> WORK INSTRUCTIONS
**1.** Can you sum up the hydrangea text in two sentences?
**2.** Could you write the next part of the hydrangea text, picking up after its final sentence?

>> Start DOCUMENT

A few spaces are left for our Open Day on Wednesday June 25th, with a focus on hydrangeas – serratas, but many other hydrangea species too.
TO RESERVE A SPACE, EMAIL US AT WHITEHOUSEFARMARB@GMAIL.COM
Coffee and intro talks at 10.30, tours at 11am and 2pm – tea and Q & As at 4.30pm. Bring your own picnic lunch, we provide biscuits and drinks
Winter temperatures in Nova Scotia are commonly below -20C, which doesn’t bother tough hydrangea species like H. paniculata, arborescens or heteromalla – nor, surprisingly, H. serrata. This grows and flowers there normally, untroubled by the low temperatures, reflecting its origins as a species in the mountains of Japan. H. macrophylla, in contrast, originating in the milder maritime regions of Japan, and evolving in a frost-free environment with a long soft growing season and thick, turgid, slow-to-mature shoots, is usually cut to the ground by frost and more or less ungrowable in these low temperatures.






These cold-resistant qualities of H. serrata seem improbable when you look at the plants: usually not more than a metre high, slender twigged, with small thin leaves, as if they have a delicate and vulnerable constitution. On this superficial evidence H. serrata has not often been a first choice selection for planting where it will have to endure the rigours of a cold and unforgiving winter.

As a montane species, mainly belonging to mountain forests but often seen above the tree line, H. serrata has a short growing season: its wood is usually ripened by August, hardened already for winter.

>> End DOCUMENT
>> Start RECORDED DATA

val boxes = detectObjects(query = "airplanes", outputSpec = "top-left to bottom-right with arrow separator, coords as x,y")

>> End RECORDED DATA

> ANSWERS IN ORDER
**1.** A few spaces remain for an Open Day on Wednesday June 25th that focuses on hydrangeas, especially serratas, with talks, tours at 11am and 2pm, and tea and Q & As, and spaces are reserved by email. H. serrata looks slender and delicate, yet it grows and flowers normally in Nova Scotia winters below -20C because it comes from the mountains of Japan and has a short growing season that ripens its wood by August, whereas frost usually cuts H. macrophylla to the ground.

**2.**
Its relative lack of popularity in Western gardens might be due to this misperception, particularly on the part of a nursery trade which sees it as difficult to sell, and thus fails to promote it, in a vicious circle. But there are many advantages of this great shade-loving garden plant, ideal for underplanting or companion planting in a border. For example:
-Early flowering.
H. serrata is an earlier flowering species than H. macrophylla, from late May to early July, so good to fill the ‘June gap’. In addition, many also often fade to attractive autumn colours with some varieties continuing to offer great colour through October. The Japanese varieties with ‘Beni’ – meaning ‘red’ – all have this benefit.



-Compact habit.
Most varieties will remain reliably compact enough for minimal intervention in a border, offering a reliable, low-maintenance carapace of colour year on year, without pruning needed..
-Shade-loving.
To be seen at its best, H. serrata needs semi-shade, as it flowers at midsummer when the sun is at its zenith. The full heat of direct sun at midday can shrivel the rayflowers. They often recover once cool temperatures return, but the species thrives underplanted and in close combination with other shrubs. Good sunlight exposure, however, often gives the foliage an attractive range of rich, dark maroon and purple colour.
–Modest growth.
Its reliably modest growth means H. serrata can be a stable component of a herbaceous border, without compromising nearby plants. Here at WHF we have 45 year-old Japanese serratas still no more than four feet high, and wide. These give the impression that once established, they are happy just to get on with the business of existing for as long a life as possible, in keeping with the sometimes very ancient forests where they’re found in Japan. Petite growth to produce another year’s array of often jewel-like tiny flowers is also consistent with a short growing season.
This type of serrata flowers reliably with no pruning, each year’s new buds and leaves imperceptibly inching forward. A few more vigorous varieties will reach out over a path every few years, but serratas are the low maintenance hydrangea par excellence. We have specimens here at WHF over forty years old that are covered with flower every year and still no more than a chest high spreading shrub.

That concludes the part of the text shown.